Columns having, then, a special meaning and significance, have, of all architectural detail, to be used with the greatest care. In Bush House, on the Aldwych front, they are used with great boldness, where they symbolise a great gateway at the end of Kingsway to what was designed as a great exhibition building, and with great reserve on the Strand front, where they chiefly announce the entrance to the office of the insurance company or bank which is to use, or uses, the ground floor. In an ordinary drawing-room we know what distinction they can give if introduced discreetly, and, on the other hand, what vulgarity if flamboyantly.

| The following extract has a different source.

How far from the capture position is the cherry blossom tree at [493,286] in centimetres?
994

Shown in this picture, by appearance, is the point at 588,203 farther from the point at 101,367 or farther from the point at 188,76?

There is, however, a use of columns which has come down to us from classical times to which we do not, I think, sufficiently resort. It is the rostral column, independent and free-standing. Sir Reginald Blomfield has put one up in St. Paul’s Churchyard and adapted it well to the architecture of the Cathedral. The Cunard Company in Liverpool have put up another as a war memorial in front of their magnificent block of offices on the river front, and have, appropriately enough in this case, completed it with ships’ prows and a beautiful figure by Pegram. A free standing column, crowned with a figure, is a form of memorial which is always effective and rarely vulgar. The column in Waterloo Place to an obscure royal duke, called the Duke of York’s Column, is perhaps, and especially in its setting, the finest memorial in London. If Liverpool ever decides to erect a war memorial it could not do better than repeat at the other end of St. George’s Hall the fine column a better age put up to Wellington, so that the greatest post-classical building in Europe would lie evenly between the two.
Such single columns unattached to buildings necessarily take the severest conventional form. That is their safeguard, and that is why the Doric is better for this purpose than the Corinthian, why the Duke of York’s Column is to be preferred so much to Nelson’s.